** DOCUMENT EXTRACT **
—————

NBCUniversal said it would hold a one-hour streaming-video presentation for Madison Avenue on May 11 to discuss the advertising marketplace, the first of the big U.S. media companies to commit to a formal conversation with advertisers in the wake of the spread of the coronavirus pandemic.
In a message sent to agencies and clients Friday, NBCU said it planned to hold a “State of the Marketplace Conversation” likely to center around its efforts to manage TV and digital-video inventory as part of the same process. Executives do not see the meeting as a replacement for a traditional “upfront” meeting, which the networks usually hold in mid-May, but rather an “update” of sorts, according to a person familiar with the matter. This person suggested the media company would offer some “news” during the session and “unveil new offerings,” but would also detail how NBCU plans to approach the industry’s “upfront” market, when TV companies try to sell the bulk of their advertising in advance of the next programming season.
That sales effort has been thrown into disarray by the pandemic. Many advertisers – particularly those in the travel, movie and automotive categories – are trying to navigate a climate in which consumers shelter at home and in which vast amounts of consumer spending has been curtailed. While some TV sponsors have indicated they are ready to make advertising commitments now, as one would do in a typical market, others are pressing for a sales process to take place in September or October, when they can make purchases for 2021.

—————

(Collected data)
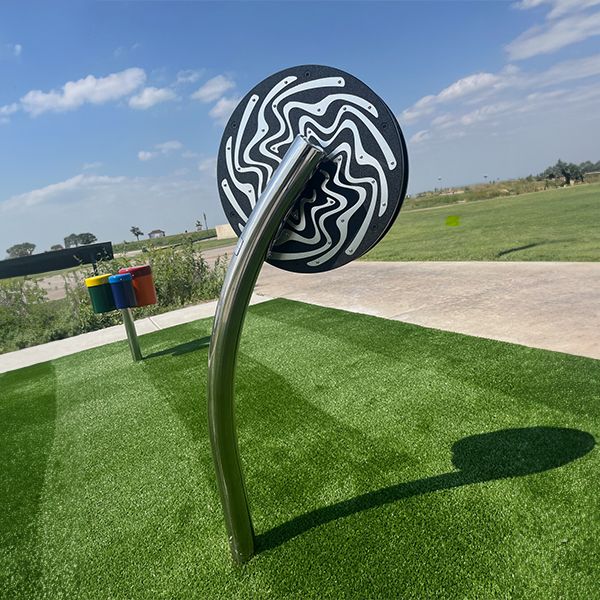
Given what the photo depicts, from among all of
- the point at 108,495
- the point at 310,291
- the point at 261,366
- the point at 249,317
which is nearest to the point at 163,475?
the point at 108,495

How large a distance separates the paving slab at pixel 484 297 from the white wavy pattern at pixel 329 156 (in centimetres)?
358

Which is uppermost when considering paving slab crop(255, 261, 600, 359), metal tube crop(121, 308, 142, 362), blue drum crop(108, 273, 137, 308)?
blue drum crop(108, 273, 137, 308)

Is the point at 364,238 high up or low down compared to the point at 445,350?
up

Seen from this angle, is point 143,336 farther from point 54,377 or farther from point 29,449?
point 29,449

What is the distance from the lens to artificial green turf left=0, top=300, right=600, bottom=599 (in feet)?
7.73

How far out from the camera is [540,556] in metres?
2.29

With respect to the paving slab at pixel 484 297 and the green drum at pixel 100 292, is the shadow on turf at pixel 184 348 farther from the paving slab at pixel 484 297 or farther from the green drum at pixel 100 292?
the paving slab at pixel 484 297

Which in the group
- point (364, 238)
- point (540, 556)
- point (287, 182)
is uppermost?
point (287, 182)

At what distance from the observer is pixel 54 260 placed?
1305cm

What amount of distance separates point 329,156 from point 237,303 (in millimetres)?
768

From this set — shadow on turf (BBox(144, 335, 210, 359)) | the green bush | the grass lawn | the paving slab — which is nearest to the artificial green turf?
the paving slab

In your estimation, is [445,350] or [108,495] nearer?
[108,495]

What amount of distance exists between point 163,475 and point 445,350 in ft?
10.3

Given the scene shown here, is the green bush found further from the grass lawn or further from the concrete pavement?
the grass lawn
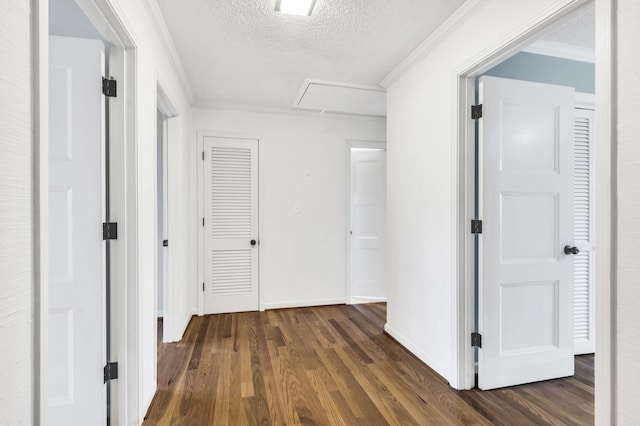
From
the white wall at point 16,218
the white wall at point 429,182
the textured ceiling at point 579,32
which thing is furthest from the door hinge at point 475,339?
the white wall at point 16,218

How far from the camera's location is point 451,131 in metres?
2.09

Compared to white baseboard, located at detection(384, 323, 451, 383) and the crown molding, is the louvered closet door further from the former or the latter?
the crown molding

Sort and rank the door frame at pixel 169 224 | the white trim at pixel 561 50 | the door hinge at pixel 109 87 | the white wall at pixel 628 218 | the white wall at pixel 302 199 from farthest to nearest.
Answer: the white wall at pixel 302 199 < the door frame at pixel 169 224 < the white trim at pixel 561 50 < the door hinge at pixel 109 87 < the white wall at pixel 628 218

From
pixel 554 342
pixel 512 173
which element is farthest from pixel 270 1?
pixel 554 342

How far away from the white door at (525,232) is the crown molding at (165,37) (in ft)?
6.92

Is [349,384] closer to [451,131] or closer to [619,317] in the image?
[619,317]

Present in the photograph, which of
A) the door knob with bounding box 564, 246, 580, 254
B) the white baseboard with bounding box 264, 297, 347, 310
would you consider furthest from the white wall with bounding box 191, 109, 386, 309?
the door knob with bounding box 564, 246, 580, 254

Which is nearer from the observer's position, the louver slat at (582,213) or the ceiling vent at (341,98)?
the louver slat at (582,213)

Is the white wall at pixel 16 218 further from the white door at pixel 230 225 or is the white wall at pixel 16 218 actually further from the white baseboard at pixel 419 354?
the white door at pixel 230 225

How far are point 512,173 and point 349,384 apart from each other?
5.94ft

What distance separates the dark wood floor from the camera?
1771 mm

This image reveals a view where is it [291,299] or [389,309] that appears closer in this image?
[389,309]

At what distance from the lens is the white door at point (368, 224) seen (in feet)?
14.0

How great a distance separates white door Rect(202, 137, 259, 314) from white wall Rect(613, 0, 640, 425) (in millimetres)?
3129
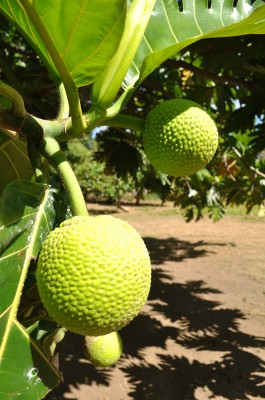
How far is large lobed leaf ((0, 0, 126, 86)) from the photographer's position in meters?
0.68

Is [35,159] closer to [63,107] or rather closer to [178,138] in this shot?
[63,107]

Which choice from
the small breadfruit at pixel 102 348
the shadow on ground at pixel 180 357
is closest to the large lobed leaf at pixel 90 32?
the small breadfruit at pixel 102 348

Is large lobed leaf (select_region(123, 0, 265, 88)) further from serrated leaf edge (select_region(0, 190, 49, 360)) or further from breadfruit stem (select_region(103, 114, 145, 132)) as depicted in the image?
serrated leaf edge (select_region(0, 190, 49, 360))

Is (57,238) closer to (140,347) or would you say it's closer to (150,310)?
(140,347)

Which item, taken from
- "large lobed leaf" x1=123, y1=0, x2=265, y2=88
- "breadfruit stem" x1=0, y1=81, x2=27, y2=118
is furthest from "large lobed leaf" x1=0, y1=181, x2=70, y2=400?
"large lobed leaf" x1=123, y1=0, x2=265, y2=88

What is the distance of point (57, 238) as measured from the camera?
2.47 ft

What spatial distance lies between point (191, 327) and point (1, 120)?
5085 mm

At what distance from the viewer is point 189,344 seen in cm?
488

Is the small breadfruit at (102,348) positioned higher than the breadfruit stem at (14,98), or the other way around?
the breadfruit stem at (14,98)

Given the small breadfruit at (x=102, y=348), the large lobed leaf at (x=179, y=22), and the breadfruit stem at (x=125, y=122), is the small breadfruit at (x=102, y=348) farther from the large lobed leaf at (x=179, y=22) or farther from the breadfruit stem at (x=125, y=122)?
the large lobed leaf at (x=179, y=22)

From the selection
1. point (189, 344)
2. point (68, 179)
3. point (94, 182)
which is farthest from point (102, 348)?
point (94, 182)

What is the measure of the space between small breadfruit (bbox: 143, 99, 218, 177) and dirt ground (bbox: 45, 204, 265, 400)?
3182 mm

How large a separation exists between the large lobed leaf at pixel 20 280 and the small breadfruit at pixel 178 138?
0.29 meters

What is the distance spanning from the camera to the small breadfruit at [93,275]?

—————

** PROBLEM STATEMENT **
In the article about NBCUniversal's advertiser presentation, please identify the date set for the streaming-video presentation to Madison Avenue.

** SOLUTION FOR THIS EXERCISE **
May 11